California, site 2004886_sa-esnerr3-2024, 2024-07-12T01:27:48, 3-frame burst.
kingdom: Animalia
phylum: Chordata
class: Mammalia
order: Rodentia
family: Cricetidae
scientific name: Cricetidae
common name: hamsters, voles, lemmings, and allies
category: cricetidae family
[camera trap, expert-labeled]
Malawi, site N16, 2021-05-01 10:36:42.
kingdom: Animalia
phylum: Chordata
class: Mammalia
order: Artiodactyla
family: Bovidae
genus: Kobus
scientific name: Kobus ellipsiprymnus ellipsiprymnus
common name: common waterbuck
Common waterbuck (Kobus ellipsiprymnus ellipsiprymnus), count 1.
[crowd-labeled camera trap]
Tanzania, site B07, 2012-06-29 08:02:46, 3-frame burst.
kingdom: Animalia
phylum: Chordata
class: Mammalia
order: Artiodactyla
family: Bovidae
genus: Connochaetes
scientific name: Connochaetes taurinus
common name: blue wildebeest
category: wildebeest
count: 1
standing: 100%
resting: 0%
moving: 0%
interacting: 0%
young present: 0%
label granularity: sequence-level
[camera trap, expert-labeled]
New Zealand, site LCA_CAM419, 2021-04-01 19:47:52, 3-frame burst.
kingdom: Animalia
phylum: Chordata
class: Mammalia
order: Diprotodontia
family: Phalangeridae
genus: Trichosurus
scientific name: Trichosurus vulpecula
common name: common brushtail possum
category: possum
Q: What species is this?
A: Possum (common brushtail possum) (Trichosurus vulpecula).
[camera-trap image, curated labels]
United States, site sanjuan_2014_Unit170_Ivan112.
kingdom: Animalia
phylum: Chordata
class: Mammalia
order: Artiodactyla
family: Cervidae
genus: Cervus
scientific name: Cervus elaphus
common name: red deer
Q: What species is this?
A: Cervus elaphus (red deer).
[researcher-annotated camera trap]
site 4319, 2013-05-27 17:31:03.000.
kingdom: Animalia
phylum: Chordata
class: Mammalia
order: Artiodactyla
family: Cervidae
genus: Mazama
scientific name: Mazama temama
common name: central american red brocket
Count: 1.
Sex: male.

WHAT TO PRODUCE: Above this instruction are the records; retype exactly the lines from the one containing "category: cricetidae family" up to and including the one containing "scientific name: Kobus".

TASK SOLUTION:
category: cricetidae family
[camera trap, expert-labeled]
Malawi, site N16, 2021-05-01 10:36:42.
kingdom: Animalia
phylum: Chordata
class: Mammalia
order: Artiodactyla
family: Bovidae
genus: Kobus
scientific name: Kobus ellipsiprymnus ellipsiprymnus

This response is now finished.